Great flashy dubbing
Reviewer: A viewer from Mena, AR US
This is fantastic dubbing if you want to add some sparkle to your fly. So far, I've just mixed it with other dubbing (just a tiny pinch is all it takes. A little goes a long way) and it dubs just fine. By itself it may take a tad more work. As another reviewer mentioned, the fibers may prove to be a touch long for smaller flies, but you can always chop it up a bit. Recommended!
Ice Dub for Me Isn't Just for Shad or Bass Anymore
Reviewer: A viewer from Fredericksburg, VA US
I've used Ice Dub for several years now. Initially, I've used it for smallmouth bass and shad flies and ignored it for trout flies. But I changed my mind when I discovered Ice Dub being used as a dubbed body for a very effective sowbug on the Little Red River in Arkansas this past May. Ice Dub in UV light gray and UV tan attracted lots of nice brown trout. But the hottest fly had to be a sparsely tied wet fly that mimicked an emerger caddis. The thorax was dubbed in UV tan, UV dark olive, or brown-olive. My chat with the creator of this fly, who manages the Little Red Fly Shop, said the lavender or purple cast of the UV mimics the exoskeleton of the emerger. This fly took rainbows as well as browns the whole week. I find this dubbing creeping into a lot of my ties now. I agree with the other reviewers that the fibers can be difficult to dub, esp. for small flies. But I overcome this problem by using a split-thread technique, mixing it with finer dubbing, or chopping it somewhat with a blade coffee grinder. Of course, a dubbing loop tames these fibes on larger flies.

(Task A):
In the dubbing reviews, on which river did the Fredericksburg reviewer find Ice Dub used as the dubbed body of a sowbug?
(Task B):
Retype the dubbing reviews from "Great flashy dubbing" to "a bit. Recommended!".

(Records shown):
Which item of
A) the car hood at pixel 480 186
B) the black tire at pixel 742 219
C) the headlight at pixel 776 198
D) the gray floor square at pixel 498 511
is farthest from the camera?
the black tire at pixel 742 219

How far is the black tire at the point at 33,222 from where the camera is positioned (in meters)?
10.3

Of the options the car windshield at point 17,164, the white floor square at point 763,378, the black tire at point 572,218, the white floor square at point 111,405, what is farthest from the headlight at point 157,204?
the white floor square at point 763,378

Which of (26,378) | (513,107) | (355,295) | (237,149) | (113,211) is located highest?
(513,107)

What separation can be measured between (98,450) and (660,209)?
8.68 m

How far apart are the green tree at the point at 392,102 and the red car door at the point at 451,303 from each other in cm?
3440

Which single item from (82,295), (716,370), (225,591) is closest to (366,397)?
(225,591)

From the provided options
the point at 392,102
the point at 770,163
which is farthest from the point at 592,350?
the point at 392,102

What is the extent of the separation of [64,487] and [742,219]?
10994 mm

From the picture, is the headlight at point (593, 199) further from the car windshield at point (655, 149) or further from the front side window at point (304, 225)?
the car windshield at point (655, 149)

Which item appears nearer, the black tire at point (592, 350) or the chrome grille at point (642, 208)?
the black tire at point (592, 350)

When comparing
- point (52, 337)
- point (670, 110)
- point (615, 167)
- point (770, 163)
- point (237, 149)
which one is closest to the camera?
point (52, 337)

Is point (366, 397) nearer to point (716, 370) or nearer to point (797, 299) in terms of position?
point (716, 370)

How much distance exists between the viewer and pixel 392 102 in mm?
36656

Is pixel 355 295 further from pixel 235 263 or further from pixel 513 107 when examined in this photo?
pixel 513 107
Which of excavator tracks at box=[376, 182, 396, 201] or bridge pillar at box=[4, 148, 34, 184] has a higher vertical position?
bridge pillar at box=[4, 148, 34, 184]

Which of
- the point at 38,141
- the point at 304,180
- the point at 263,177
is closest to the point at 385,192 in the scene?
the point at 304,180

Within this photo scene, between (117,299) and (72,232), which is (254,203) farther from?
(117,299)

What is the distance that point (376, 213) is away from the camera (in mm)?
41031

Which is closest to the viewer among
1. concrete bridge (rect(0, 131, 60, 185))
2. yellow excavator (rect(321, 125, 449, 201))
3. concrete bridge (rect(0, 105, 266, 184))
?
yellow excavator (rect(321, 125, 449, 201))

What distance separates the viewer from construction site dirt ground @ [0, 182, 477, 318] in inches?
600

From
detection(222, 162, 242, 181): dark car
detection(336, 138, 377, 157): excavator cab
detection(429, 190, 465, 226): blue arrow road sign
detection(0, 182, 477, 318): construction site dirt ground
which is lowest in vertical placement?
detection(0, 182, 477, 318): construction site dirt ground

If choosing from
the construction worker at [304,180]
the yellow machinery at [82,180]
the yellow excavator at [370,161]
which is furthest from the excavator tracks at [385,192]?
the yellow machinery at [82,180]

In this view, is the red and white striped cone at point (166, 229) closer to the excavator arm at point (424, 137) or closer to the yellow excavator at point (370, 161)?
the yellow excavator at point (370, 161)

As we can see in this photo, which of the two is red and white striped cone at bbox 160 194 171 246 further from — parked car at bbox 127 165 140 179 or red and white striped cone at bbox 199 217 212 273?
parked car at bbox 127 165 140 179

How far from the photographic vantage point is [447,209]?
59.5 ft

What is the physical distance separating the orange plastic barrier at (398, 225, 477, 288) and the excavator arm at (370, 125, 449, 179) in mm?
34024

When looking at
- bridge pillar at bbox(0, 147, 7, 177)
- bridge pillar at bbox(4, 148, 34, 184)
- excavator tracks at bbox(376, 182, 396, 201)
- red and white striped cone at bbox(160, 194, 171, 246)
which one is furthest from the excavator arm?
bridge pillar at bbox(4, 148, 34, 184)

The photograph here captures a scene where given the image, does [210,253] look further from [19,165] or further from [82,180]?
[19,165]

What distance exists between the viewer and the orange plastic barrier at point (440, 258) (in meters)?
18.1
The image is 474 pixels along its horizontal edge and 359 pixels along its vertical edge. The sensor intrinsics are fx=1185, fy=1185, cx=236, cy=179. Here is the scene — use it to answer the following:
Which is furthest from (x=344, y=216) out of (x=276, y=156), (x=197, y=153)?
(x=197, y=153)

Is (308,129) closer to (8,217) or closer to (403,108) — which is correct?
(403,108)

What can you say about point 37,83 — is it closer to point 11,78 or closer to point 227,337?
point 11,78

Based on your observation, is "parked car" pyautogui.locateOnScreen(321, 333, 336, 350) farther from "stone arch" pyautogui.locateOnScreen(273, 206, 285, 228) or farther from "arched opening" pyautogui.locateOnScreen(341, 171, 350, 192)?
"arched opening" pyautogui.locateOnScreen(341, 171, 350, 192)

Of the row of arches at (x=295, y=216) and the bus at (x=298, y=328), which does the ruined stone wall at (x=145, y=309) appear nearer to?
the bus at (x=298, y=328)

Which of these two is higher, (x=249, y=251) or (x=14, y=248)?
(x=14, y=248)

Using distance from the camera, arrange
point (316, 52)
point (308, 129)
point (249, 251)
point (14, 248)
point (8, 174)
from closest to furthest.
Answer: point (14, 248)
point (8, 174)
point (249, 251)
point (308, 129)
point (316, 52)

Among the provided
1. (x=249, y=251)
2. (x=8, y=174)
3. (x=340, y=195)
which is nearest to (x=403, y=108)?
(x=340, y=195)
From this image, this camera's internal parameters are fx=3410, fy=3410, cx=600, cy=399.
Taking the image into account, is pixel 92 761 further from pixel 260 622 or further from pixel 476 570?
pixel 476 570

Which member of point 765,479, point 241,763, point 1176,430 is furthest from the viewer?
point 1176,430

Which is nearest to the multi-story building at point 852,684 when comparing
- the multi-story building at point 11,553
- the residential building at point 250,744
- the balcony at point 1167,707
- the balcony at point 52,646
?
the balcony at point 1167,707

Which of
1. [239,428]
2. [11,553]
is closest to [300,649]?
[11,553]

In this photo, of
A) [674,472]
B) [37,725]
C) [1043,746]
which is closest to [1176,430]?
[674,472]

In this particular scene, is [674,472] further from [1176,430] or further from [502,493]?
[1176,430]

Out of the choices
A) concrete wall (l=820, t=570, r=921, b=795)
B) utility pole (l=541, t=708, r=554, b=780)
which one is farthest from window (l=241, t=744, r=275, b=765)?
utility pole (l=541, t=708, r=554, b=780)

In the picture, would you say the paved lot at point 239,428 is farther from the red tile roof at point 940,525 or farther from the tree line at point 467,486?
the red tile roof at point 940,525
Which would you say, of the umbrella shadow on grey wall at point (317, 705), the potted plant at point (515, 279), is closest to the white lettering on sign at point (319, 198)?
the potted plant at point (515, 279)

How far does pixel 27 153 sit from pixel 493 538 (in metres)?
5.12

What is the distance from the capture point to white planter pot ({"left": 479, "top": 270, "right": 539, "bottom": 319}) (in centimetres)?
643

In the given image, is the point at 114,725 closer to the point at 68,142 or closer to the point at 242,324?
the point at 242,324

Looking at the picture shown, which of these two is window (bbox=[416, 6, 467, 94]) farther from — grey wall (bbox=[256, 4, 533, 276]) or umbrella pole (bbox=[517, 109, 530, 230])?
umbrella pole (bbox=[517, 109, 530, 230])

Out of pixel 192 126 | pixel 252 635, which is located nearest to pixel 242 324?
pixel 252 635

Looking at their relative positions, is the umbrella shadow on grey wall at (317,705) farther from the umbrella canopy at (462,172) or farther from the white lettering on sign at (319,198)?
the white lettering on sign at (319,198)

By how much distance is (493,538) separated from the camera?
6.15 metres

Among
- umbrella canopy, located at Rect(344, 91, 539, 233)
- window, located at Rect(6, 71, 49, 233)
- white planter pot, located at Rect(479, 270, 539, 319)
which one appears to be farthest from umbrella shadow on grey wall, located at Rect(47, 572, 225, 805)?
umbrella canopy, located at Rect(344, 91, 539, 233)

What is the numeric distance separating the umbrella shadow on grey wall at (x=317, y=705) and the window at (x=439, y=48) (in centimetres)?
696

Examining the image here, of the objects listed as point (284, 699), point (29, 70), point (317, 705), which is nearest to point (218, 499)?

(Full output A):
The Little Red River in Arkansas.

(Full output B):
Great flashy dubbing
Reviewer: A viewer from Mena, AR US
This is fantastic dubbing if you want to add some sparkle to your fly. So far, I've just mixed it with other dubbing (just a tiny pinch is all it takes. A little goes a long way) and it dubs just fine. By itself it may take a tad more work. As another reviewer mentioned, the fibers may prove to be a touch long for smaller flies, but you can always chop it up a bit. Recommended!